XXVI Domenica anno C
Non viene riferito il nome dei primo dei due personaggi messi in scena dalla parabola. La sua identità è quella di un ricco egoista dalla vita gaudente.
Del povero, a differenza del primo personaggio, ci viene detto il nome, Lazzaro, che nella lingua ebraica significa ‘Dio viene in aiuto ’.
La morte di tutti e due i personaggi apre uno scenario sul mondo futuro, dove prosegue la contrapposizione tra i due.
Il rovesciamento di situazione, che mette il povero in posizione privilegiata, grazie all’intervento di Dio, rimanda al Magnificat.
La colorita descrizione del paradiso e dell’inferno, descritti come spazi separati ed incomunicabili, indicano due situazioni opposte: una di beatitudine, l’altra di tormento.
La situazione qui è capovolta rispetto alla terra, perché la logica di Dio è diversa da quella umana.
Tutto quello che dobbiamo sapere su noi stessi e sull’aldilà ci è ripetuto tutti i giorni ‘da Mosè e dai profeti’. E’ questo il motivo per il quale Abramo rifiuta ogni segno miracoloso che sia separato dalla fede e dall’obbedienza alla Legge. La conversione non ha bisogno di segni straordinari, basta ascoltare la Parola e metterla in pratica.

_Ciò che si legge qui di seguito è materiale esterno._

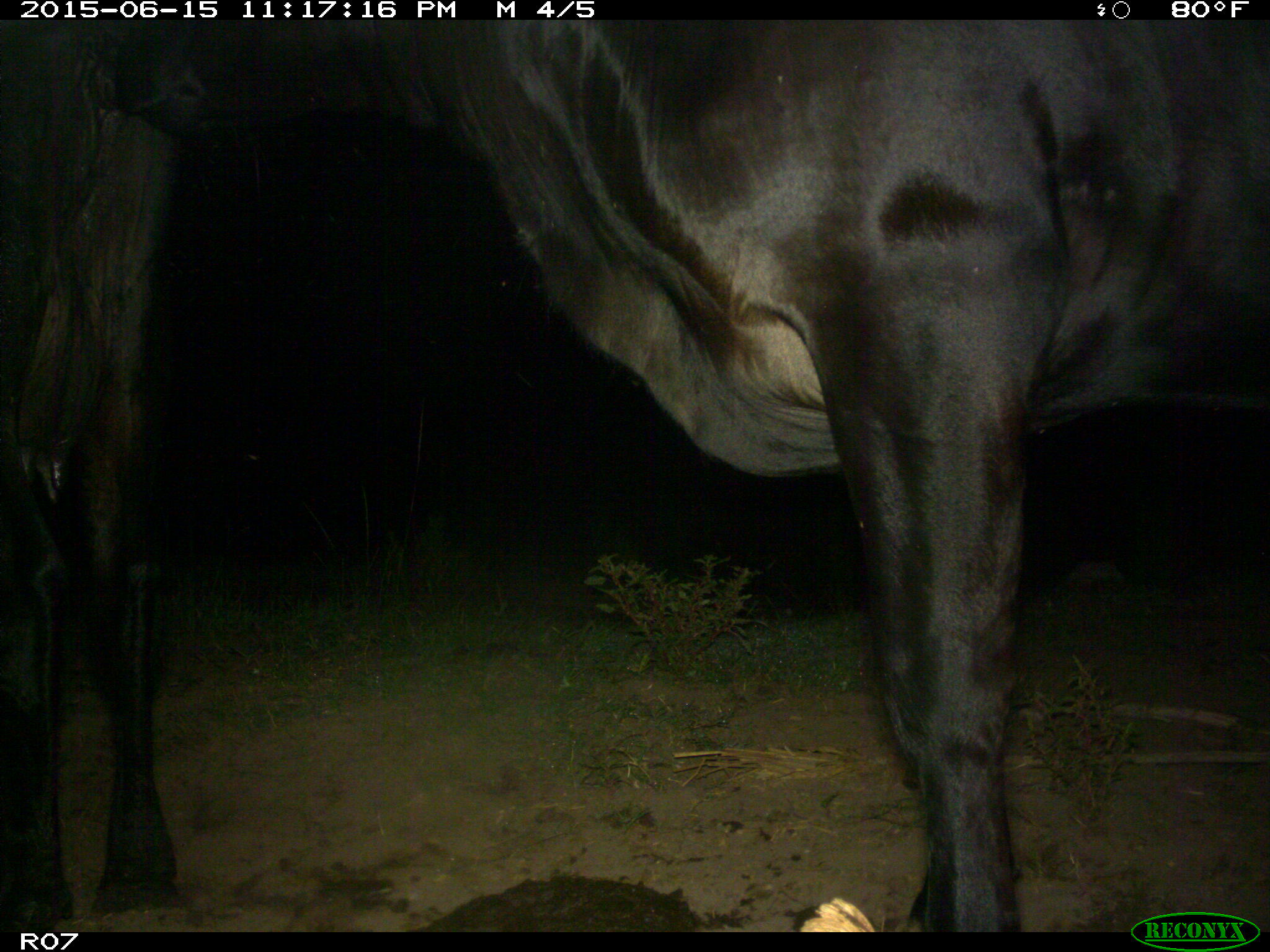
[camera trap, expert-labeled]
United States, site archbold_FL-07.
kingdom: Animalia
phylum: Chordata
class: Mammalia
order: Artiodactyla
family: Bovidae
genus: Bos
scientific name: Bos taurus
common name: domestic cow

Il ricco ‘epulone’ e i suoi fratelli, avendo attaccato il cuore alla ricchezza, si sono comportati in modo sbagliato: la ricchezza e i piacere della vita hanno soffocato la Parola di Dio seminata nel cuore e le hanno impedito di cambiare la loto mentalità.
Come potrebbe un ricco essere toccato dal messaggio e dalla risurrezione di Gesù.

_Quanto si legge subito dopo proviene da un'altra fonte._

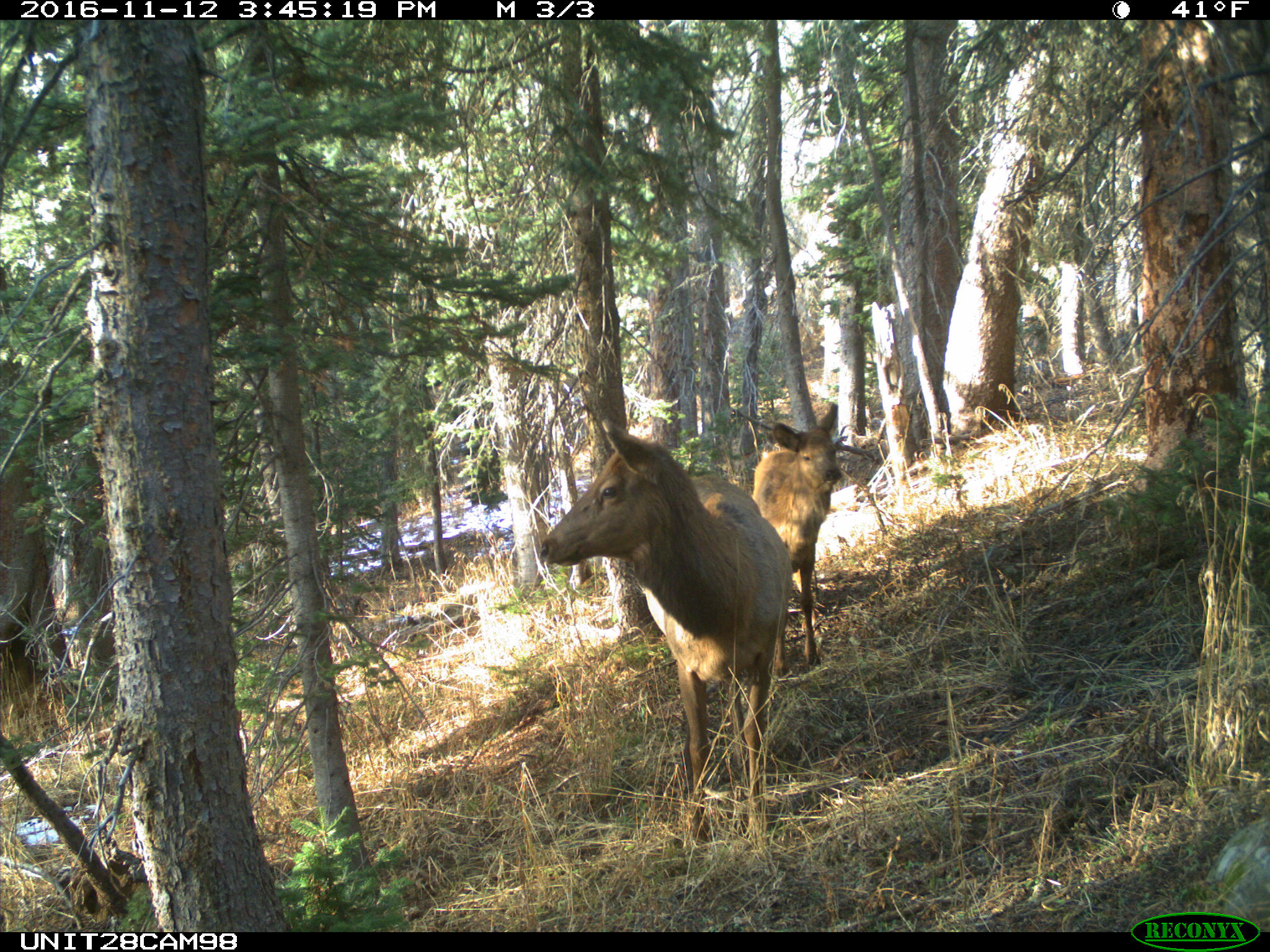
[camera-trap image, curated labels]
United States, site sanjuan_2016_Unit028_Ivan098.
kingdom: Animalia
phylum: Chordata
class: Mammalia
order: Artiodactyla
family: Cervidae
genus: Cervus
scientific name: Cervus elaphus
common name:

Luca risponde che il comportamento del ricco, nel presente, verso il fratello povero, condiziona il suo futuro, fino a trovarsi separato da Lazzaro da un confine invalicabile. Su questa strada invece il povero ottiene la salvezza, perché la sofferenza e il rifiuto di cui è vittima lo assimila a Gesù, la cui figura si profila chiaramente dietro a Lazzaro.
In questa parabola Gesù non denuncia tanto la ricchezza, ma la grettezza d’animo a cui l’assolutizzazione della ricchezza può portare.